→ **PROBLEM**
Print the following material verbatim, leaving out the pictures.

→ **TASK INPUTS**
______________________________
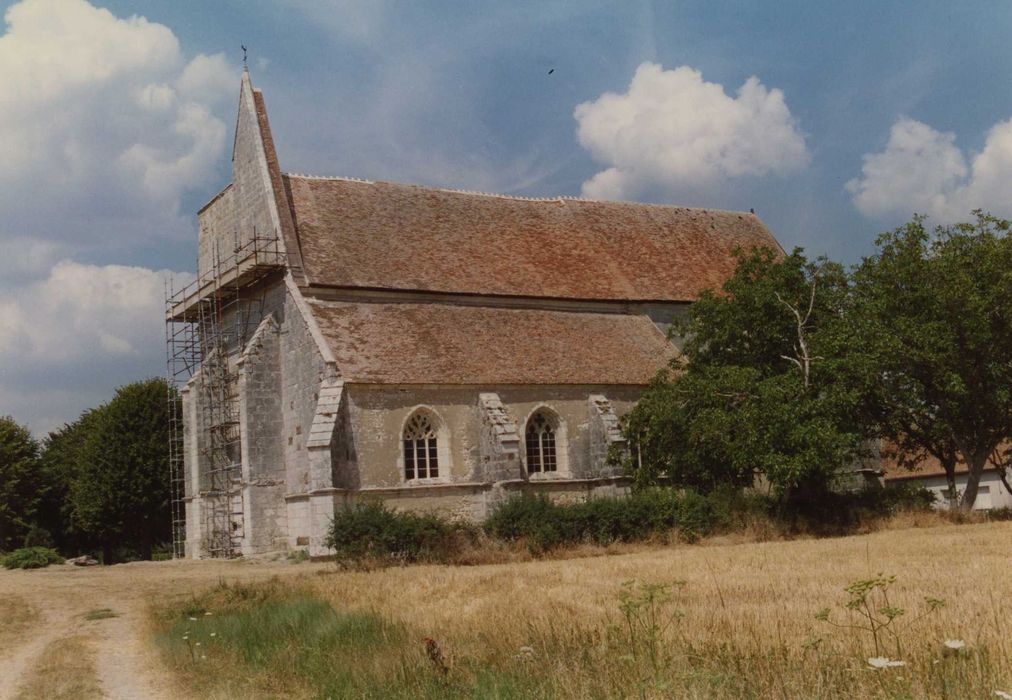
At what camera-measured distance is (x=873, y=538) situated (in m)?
23.0

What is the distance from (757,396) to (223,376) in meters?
16.8

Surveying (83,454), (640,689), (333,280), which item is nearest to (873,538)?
(333,280)

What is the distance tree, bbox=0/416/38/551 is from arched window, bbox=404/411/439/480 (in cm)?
2235

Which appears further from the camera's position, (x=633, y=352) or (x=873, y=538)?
(x=633, y=352)

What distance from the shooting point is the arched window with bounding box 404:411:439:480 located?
90.4 feet

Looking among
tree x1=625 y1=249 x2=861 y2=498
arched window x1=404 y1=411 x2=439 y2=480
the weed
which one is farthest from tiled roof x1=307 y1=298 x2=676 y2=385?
the weed

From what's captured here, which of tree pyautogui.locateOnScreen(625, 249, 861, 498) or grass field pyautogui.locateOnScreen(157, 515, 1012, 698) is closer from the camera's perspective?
______________________________
→ **REPLY**
At what camera-measured distance is (x=873, y=538) situated (in m)?
23.0

What is the distance from (757,396) to (223,376) in meters?
16.8

Surveying (83,454), (640,689), (333,280), which item is nearest to (873,538)?
(333,280)

What is the distance tree, bbox=0/416/38/551 is from arched window, bbox=404/411/439/480 (in cm)?
2235

Which appears further from the camera's position, (x=633, y=352) or (x=873, y=538)?
(x=633, y=352)

What distance from the shooting point is the arched window with bounding box 404:411:439:480 located?
90.4 feet

Looking among
tree x1=625 y1=249 x2=861 y2=498
arched window x1=404 y1=411 x2=439 y2=480
the weed
which one is farthest from tiled roof x1=307 y1=298 x2=676 y2=385?
the weed

From what's captured here, which of tree pyautogui.locateOnScreen(625, 249, 861, 498) or grass field pyautogui.locateOnScreen(157, 515, 1012, 698) is closer from the camera's perspective?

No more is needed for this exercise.